#### TEXT
○ ○ ○ ○ ○

What is meant by cumulative frequency?

Answer 34

ADD up the frequencies as you go. Suppose you are selling 25 pieces of candy. You sell 10 the first hour, 5 the second, 3 the third and 7 in the last hour, the cumulative frequency would be 10, 15, 18, 25

Question 35

What is relative frequency?

Answer 35

It is the ADDED up PERCENTAGES.. An example is selling candy, 25 pieces sold overall…, with 10 the first hour, 5 the second, 3 the third, and 7 the fourth hour, we’d take the cumulative frequencies, 10, 15, 18 and 25 and divide by the total giving cumulative percentages… .40, .60, .64, and 1.00. Relative cumulative frequencies always end at 100 percent

Question 36

What is the difference between a bar chart and a histogram?

Answer 36

Bar charts are for categorical data (bars don’t touch) and histograms are for quantitative data (bars touch)

Question 37

What is the mean?

Answer 37

The old average we used to calculate. It is the balancing point of the histogram

Question 38

What is the difference between a population mean and a sample mean?

○ ○ ○ ○ ○

#### SUPPLIED DATA

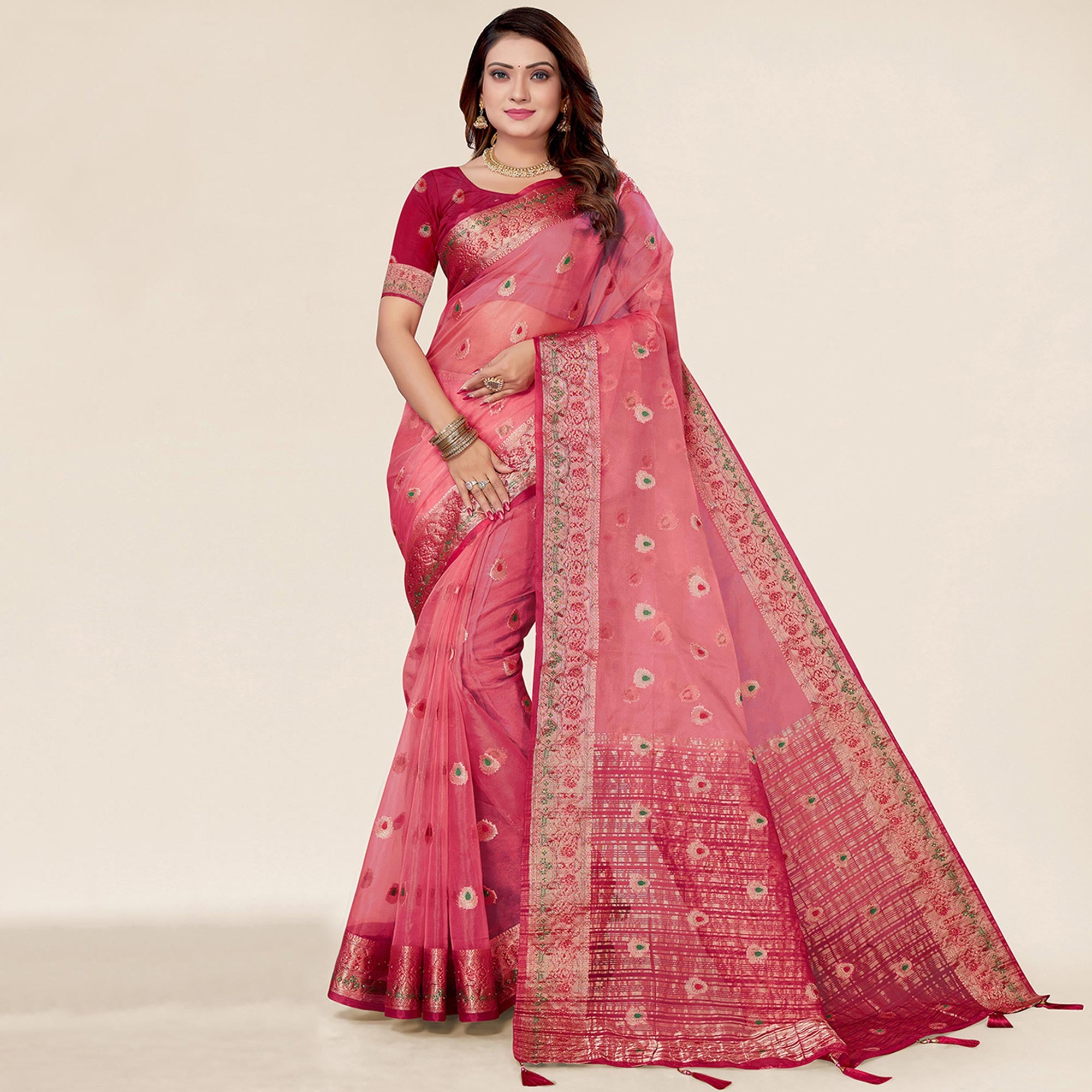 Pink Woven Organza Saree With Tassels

○ ○ ○ ○ ○

#### WHAT TO WORK ON
Can you update the statistics Q&A above from "It is the ADDED" up to and including "and a histogram?", putting "column chart" in place of "bar chart"?

#### RESULT OF THIS EXERCISE
It is the ADDED up PERCENTAGES.. An example is selling candy, 25 pieces sold overall…, with 10 the first hour, 5 the second, 3 the third, and 7 the fourth hour, we’d take the cumulative frequencies, 10, 15, 18 and 25 and divide by the total giving cumulative percentages… .40, .60, .64, and 1.00. Relative cumulative frequencies always end at 100 percent

Question 36

What is the difference between a column chart and a histogram?